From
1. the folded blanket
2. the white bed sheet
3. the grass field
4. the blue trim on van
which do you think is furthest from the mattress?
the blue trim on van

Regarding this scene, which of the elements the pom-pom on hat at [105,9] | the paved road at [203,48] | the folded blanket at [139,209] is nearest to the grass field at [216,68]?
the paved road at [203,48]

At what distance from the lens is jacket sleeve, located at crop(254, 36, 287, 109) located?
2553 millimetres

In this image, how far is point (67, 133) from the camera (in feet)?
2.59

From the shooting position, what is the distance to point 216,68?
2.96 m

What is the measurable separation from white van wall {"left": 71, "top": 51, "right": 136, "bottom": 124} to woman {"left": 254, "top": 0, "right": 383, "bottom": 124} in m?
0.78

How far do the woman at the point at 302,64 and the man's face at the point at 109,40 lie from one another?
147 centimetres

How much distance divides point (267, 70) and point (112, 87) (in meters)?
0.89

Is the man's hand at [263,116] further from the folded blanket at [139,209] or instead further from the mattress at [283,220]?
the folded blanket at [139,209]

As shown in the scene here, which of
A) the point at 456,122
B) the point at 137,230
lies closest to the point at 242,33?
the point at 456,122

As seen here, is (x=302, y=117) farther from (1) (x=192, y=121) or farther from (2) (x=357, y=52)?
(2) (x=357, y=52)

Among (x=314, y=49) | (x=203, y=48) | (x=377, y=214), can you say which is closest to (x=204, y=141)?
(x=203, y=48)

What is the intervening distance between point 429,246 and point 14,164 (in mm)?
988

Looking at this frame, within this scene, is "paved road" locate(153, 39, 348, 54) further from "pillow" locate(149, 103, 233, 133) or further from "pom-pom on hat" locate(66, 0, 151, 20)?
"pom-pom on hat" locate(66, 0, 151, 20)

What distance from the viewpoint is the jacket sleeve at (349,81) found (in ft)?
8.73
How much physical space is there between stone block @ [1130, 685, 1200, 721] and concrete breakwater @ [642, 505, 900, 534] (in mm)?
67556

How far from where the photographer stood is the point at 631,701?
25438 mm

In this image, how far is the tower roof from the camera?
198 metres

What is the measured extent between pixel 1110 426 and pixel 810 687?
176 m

------------------------------

Your task is to output exactly the lines running from the one with "Among (x=314, y=49)" through the final line of the material above, with both ends included.

Among (x=314, y=49) | (x=203, y=48) | (x=377, y=214), can you say which is closest to (x=204, y=141)?
(x=203, y=48)

What is the intervening distance between point 429,246 and point 14,164 (in mm)?
988

Looking at this frame, within this scene, is "paved road" locate(153, 39, 348, 54) further from "pillow" locate(149, 103, 233, 133) or further from "pom-pom on hat" locate(66, 0, 151, 20)?
"pom-pom on hat" locate(66, 0, 151, 20)

What distance from the viewpoint is the jacket sleeve at (349,81) found (in ft)?
8.73
How much physical space is there between stone block @ [1130, 685, 1200, 721] and concrete breakwater @ [642, 505, 900, 534] (in mm)?
67556

How far from where the photographer stood is the point at 631,701?
25438 mm

In this image, how far is the tower roof from the camera?
198 metres

What is the measured extent between pixel 1110 426 and pixel 810 687?
176 m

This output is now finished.